Oleh: Pater Darmin Mbula, OFM
Ketua Presidium Majelis Nasional Pendidikan Katolik (MNPK)
Guru umat manusia adalah pelita nilai, yang menyalakan api Pancasila dalam hati generasi demi menjunjung martabat kemanusiaan.
Ia bukan sekadar pengajar, tetapi penjaga nurani bangsa yang menabur benih cinta kasih dan persaudaraan di tengah keberagaman.
Melalui keteladanan dan kebijaksanaan, guru membimbing umat manusia menuju peradaban yang berakar pada kasih, keadilan, dan kesatuan semesta.
Nilai-nilai Pancasila adalah cahaya abadi yang membimbing setiap insan terpelajar, terdidik, tercinta, dan terhormat dalam menapaki jalan kehidupan berbangsa dan bernegara.
Dengan semangat gotong royong, kemanusiaan, dan cinta tanah air, generasi penerus diarahkan untuk mewujudkan cita-cita Indonesia yang merdeka, damai abadi, adil, bahagia, dan sejahtera.

BAHAN YANG DISEDIAKAN:
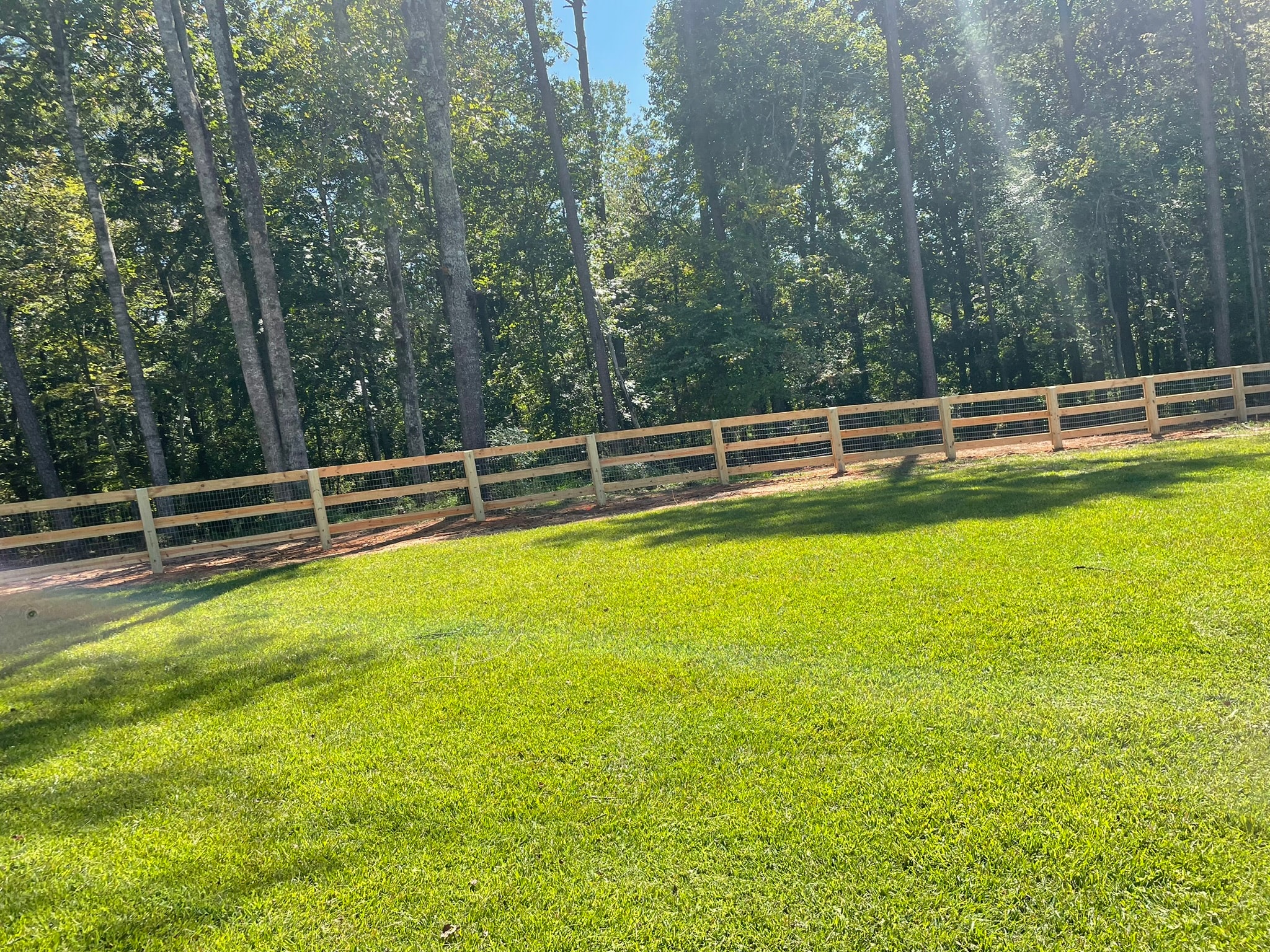 Wooden fence bordering grassy pasture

KERJAKAN BERIKUT INI:
a) Tentukan apakah setiap pernyataan berikut sesuai dengan teks tentang guru dan Pancasila di atas. Jawab ya atau tidak, lalu kutip kata-kata penentunya persis dari teks. (i) Guru hanya berperan sebagai pengajar. (ii) Guru membimbing umat manusia melalui keteladanan dan kebijaksanaan. (iii) Generasi penerus diarahkan dengan semangat gotong royong.
b) Menurut teks tentang guru dan Pancasila, apa yang dinyalakan guru dalam hati generasi?

JAWABAN:
a)
(i) Tidak. "Ia bukan sekadar pengajar, tetapi penjaga nurani bangsa"
(ii) Ya. "Melalui keteladanan dan kebijaksanaan, guru membimbing umat manusia"
(iii) Ya. "Dengan semangat gotong royong, kemanusiaan, dan cinta tanah air, generasi penerus diarahkan"

b) Guru menyalakan api Pancasila dalam hati generasi demi menjunjung martabat kemanusiaan.